Start

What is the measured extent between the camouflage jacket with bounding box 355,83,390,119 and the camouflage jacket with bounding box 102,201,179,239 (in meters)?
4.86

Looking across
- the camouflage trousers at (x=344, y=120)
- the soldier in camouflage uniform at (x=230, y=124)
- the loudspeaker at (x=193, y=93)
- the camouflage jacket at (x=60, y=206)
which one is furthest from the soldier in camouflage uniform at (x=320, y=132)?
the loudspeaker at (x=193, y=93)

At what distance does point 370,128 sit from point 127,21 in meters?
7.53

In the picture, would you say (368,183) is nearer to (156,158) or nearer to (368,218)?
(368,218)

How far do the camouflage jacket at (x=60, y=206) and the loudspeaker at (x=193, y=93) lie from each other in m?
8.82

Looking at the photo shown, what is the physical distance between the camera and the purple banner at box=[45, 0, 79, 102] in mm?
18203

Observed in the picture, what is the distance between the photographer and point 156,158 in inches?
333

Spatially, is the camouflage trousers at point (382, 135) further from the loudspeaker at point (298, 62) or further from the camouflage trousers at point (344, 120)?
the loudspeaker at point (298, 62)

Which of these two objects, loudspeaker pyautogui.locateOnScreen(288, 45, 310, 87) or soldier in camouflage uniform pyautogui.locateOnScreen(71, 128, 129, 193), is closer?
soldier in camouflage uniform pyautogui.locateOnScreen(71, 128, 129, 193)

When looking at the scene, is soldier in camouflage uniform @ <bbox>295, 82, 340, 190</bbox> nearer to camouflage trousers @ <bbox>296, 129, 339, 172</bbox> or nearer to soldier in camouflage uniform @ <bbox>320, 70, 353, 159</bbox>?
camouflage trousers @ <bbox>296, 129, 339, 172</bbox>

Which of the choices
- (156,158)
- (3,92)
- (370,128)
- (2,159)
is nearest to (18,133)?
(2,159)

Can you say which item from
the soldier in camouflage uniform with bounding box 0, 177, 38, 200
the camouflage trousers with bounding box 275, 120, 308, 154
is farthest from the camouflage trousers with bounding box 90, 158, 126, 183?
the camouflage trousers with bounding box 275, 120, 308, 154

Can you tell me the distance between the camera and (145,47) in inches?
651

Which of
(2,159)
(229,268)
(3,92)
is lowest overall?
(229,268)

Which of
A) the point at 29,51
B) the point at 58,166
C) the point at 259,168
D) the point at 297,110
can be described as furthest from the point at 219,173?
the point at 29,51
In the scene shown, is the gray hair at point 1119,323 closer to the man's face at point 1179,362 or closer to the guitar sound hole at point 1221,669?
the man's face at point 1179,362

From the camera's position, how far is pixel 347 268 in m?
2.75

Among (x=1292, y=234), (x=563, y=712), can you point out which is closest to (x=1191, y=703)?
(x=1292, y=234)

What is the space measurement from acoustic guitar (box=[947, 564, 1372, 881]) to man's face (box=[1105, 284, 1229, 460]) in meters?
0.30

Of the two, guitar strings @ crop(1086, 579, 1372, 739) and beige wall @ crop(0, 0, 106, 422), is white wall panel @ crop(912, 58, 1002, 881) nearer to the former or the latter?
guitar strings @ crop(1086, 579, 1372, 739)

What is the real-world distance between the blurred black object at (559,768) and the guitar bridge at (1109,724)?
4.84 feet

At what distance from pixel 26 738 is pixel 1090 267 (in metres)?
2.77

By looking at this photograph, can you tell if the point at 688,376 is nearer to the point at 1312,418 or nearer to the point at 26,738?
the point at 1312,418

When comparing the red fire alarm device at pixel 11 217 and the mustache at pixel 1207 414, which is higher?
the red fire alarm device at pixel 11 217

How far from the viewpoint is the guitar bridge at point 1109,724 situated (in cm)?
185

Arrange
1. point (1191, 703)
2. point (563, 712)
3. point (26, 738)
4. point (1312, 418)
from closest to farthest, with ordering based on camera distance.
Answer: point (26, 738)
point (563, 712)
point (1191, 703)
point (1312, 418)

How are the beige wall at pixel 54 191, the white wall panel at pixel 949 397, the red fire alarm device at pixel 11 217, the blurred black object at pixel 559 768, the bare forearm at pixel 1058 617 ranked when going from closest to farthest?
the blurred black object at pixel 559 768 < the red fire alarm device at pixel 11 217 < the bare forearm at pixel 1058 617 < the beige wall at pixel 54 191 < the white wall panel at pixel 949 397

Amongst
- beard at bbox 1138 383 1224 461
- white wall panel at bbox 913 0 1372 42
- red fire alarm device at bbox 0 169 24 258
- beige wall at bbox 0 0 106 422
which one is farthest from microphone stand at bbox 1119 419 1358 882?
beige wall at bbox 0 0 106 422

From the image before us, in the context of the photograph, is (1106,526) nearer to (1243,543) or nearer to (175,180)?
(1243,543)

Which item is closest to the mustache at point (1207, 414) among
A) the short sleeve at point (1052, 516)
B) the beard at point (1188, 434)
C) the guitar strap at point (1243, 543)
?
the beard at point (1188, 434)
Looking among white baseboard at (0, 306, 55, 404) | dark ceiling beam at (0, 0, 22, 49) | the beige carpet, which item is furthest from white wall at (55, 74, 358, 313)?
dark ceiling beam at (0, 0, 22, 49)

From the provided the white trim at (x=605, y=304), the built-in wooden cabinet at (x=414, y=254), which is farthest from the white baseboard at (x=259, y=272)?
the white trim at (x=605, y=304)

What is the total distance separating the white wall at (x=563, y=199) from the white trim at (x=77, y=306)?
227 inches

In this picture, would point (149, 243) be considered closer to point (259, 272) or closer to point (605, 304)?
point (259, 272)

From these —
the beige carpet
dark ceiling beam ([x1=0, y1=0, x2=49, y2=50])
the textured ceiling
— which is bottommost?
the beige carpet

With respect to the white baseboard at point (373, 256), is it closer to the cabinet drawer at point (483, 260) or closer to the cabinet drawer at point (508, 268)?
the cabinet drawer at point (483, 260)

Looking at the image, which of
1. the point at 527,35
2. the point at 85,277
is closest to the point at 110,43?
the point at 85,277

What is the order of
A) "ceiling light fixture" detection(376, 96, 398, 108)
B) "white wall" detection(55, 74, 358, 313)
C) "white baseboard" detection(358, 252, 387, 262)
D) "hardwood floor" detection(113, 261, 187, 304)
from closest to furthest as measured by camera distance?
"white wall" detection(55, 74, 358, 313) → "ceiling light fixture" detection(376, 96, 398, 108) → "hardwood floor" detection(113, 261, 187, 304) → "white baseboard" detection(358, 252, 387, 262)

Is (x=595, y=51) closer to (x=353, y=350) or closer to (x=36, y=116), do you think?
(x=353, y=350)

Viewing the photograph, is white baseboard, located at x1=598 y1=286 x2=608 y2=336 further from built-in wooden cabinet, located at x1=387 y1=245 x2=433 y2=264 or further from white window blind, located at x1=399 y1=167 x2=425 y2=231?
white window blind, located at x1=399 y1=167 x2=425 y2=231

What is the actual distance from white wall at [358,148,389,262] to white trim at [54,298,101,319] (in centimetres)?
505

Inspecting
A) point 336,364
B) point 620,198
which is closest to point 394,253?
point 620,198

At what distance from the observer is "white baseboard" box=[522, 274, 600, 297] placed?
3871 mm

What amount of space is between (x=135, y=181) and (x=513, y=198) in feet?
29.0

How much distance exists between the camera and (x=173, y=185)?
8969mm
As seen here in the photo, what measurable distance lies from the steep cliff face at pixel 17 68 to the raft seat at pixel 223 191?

End

PROBLEM DESCRIPTION:
Give the entries once more, exactly as they appear.

TASK ANSWER:
What is the measured extent between the camouflage jacket with bounding box 355,83,390,119 and the camouflage jacket with bounding box 102,201,179,239 (in meters)?
4.86

Looking across
- the camouflage trousers at (x=344, y=120)
- the soldier in camouflage uniform at (x=230, y=124)
- the loudspeaker at (x=193, y=93)
- the camouflage jacket at (x=60, y=206)
which one is furthest from the soldier in camouflage uniform at (x=320, y=132)?
the loudspeaker at (x=193, y=93)

At what distance does point 370,128 sit from point 127,21 in meters?
7.53

In the picture, would you say (368,183) is nearer to (156,158) or nearer to (368,218)?
(368,218)

How far do the camouflage jacket at (x=60, y=206) and the loudspeaker at (x=193, y=93) lie from each other in m?
8.82

Looking at the photo shown, what is the physical distance between the camera and the purple banner at box=[45, 0, 79, 102] in mm?
18203

Observed in the picture, what is the distance between the photographer and point 156,158 in inches?
333

Spatially, is the camouflage trousers at point (382, 135) further from the loudspeaker at point (298, 62) or further from the camouflage trousers at point (344, 120)?
the loudspeaker at point (298, 62)

Which of these two objects, loudspeaker pyautogui.locateOnScreen(288, 45, 310, 87) or soldier in camouflage uniform pyautogui.locateOnScreen(71, 128, 129, 193), is closer?
soldier in camouflage uniform pyautogui.locateOnScreen(71, 128, 129, 193)

When looking at the scene, is soldier in camouflage uniform @ <bbox>295, 82, 340, 190</bbox> nearer to camouflage trousers @ <bbox>296, 129, 339, 172</bbox> or nearer to soldier in camouflage uniform @ <bbox>320, 70, 353, 159</bbox>?
camouflage trousers @ <bbox>296, 129, 339, 172</bbox>

Which of the choices
- (156,158)
- (3,92)
- (370,128)
- (2,159)
is nearest to (18,133)?
(2,159)

Can you say which item from
the soldier in camouflage uniform with bounding box 0, 177, 38, 200
the camouflage trousers with bounding box 275, 120, 308, 154
is farthest from the camouflage trousers with bounding box 90, 158, 126, 183?
the camouflage trousers with bounding box 275, 120, 308, 154

Can you tell me the distance between the camera and (145,47) in inches?
651

Which of
(2,159)
(229,268)
(3,92)
is lowest overall?
(229,268)

Which of
A) the point at 29,51
B) the point at 58,166
C) the point at 259,168
D) the point at 297,110
can be described as furthest from the point at 219,173?
the point at 29,51
In the scene shown, is the gray hair at point 1119,323 closer to the man's face at point 1179,362 or closer to the guitar sound hole at point 1221,669?
the man's face at point 1179,362

From the camera's position, how far is pixel 347 268 in m?
2.75

Among (x=1292, y=234), (x=563, y=712), can you point out which is closest to (x=1191, y=703)?
(x=1292, y=234)

What is the space measurement from acoustic guitar (box=[947, 564, 1372, 881]) to man's face (box=[1105, 284, 1229, 460]) in meters?
0.30

Of the two, guitar strings @ crop(1086, 579, 1372, 739) and beige wall @ crop(0, 0, 106, 422), is white wall panel @ crop(912, 58, 1002, 881) nearer to the former or the latter?
guitar strings @ crop(1086, 579, 1372, 739)

What is the real-world distance between the blurred black object at (559,768) and the guitar bridge at (1109,724)?
4.84 feet

At what distance from pixel 26 738 is pixel 1090 267 (in metres)?
2.77

By looking at this photograph, can you tell if the point at 688,376 is nearer to the point at 1312,418 or nearer to the point at 26,738?
the point at 1312,418

When comparing the red fire alarm device at pixel 11 217 and the mustache at pixel 1207 414, which is higher?
the red fire alarm device at pixel 11 217

How far from the viewpoint is the guitar bridge at point 1109,724 situated (in cm)?
185

Arrange
1. point (1191, 703)
2. point (563, 712)
3. point (26, 738)
4. point (1312, 418)
from closest to farthest, with ordering based on camera distance.
Answer: point (26, 738)
point (563, 712)
point (1191, 703)
point (1312, 418)

How are the beige wall at pixel 54 191, the white wall panel at pixel 949 397, the red fire alarm device at pixel 11 217, the blurred black object at pixel 559 768, the bare forearm at pixel 1058 617 ranked when going from closest to farthest?
the blurred black object at pixel 559 768 < the red fire alarm device at pixel 11 217 < the bare forearm at pixel 1058 617 < the beige wall at pixel 54 191 < the white wall panel at pixel 949 397

Amongst
- beard at bbox 1138 383 1224 461
- white wall panel at bbox 913 0 1372 42
- red fire alarm device at bbox 0 169 24 258
- beige wall at bbox 0 0 106 422
which one is farthest from microphone stand at bbox 1119 419 1358 882?
beige wall at bbox 0 0 106 422

From the image before us, in the context of the photograph, is (1106,526) nearer to (1243,543) or nearer to (175,180)?
(1243,543)

Which item is closest to the mustache at point (1207, 414) among
A) the short sleeve at point (1052, 516)
B) the beard at point (1188, 434)
C) the guitar strap at point (1243, 543)
?
the beard at point (1188, 434)
Looking among white baseboard at (0, 306, 55, 404) | dark ceiling beam at (0, 0, 22, 49) | the beige carpet, which item is furthest from white wall at (55, 74, 358, 313)?
dark ceiling beam at (0, 0, 22, 49)

From the provided the white trim at (x=605, y=304), the built-in wooden cabinet at (x=414, y=254), which is farthest from the white baseboard at (x=259, y=272)?
the white trim at (x=605, y=304)

What is the total distance separating the white wall at (x=563, y=199) from the white trim at (x=77, y=306)?
227 inches

In this picture, would point (149, 243) be considered closer to point (259, 272) or closer to point (605, 304)?
point (259, 272)

From these —
the beige carpet
dark ceiling beam ([x1=0, y1=0, x2=49, y2=50])
the textured ceiling
— which is bottommost?
the beige carpet

With respect to the white baseboard at point (373, 256), is it closer to the cabinet drawer at point (483, 260) or closer to the cabinet drawer at point (508, 268)?
the cabinet drawer at point (483, 260)

Looking at the image, which of
1. the point at 527,35
2. the point at 85,277
is closest to the point at 110,43?
the point at 85,277

What is the order of
A) "ceiling light fixture" detection(376, 96, 398, 108)
B) "white wall" detection(55, 74, 358, 313)
C) "white baseboard" detection(358, 252, 387, 262)
D) "hardwood floor" detection(113, 261, 187, 304)
from closest to furthest as measured by camera distance?
"white wall" detection(55, 74, 358, 313) → "ceiling light fixture" detection(376, 96, 398, 108) → "hardwood floor" detection(113, 261, 187, 304) → "white baseboard" detection(358, 252, 387, 262)

Is (x=595, y=51) closer to (x=353, y=350) or closer to (x=36, y=116), do you think?
(x=353, y=350)

Viewing the photograph, is white baseboard, located at x1=598 y1=286 x2=608 y2=336 further from built-in wooden cabinet, located at x1=387 y1=245 x2=433 y2=264 or further from white window blind, located at x1=399 y1=167 x2=425 y2=231?
white window blind, located at x1=399 y1=167 x2=425 y2=231

What is the actual distance from white wall at [358,148,389,262] to white trim at [54,298,101,319] (in centimetres)?
505

Inspecting
A) point 336,364
B) point 620,198
which is closest to point 394,253?
point 620,198

At what distance from the observer is "white baseboard" box=[522, 274, 600, 297] placed?
3871 mm

What amount of space is between (x=135, y=181) and (x=513, y=198) in feet?
29.0

How much distance exists between the camera and (x=173, y=185)?
8969mm
As seen here in the photo, what measurable distance lies from the steep cliff face at pixel 17 68 to the raft seat at pixel 223 191?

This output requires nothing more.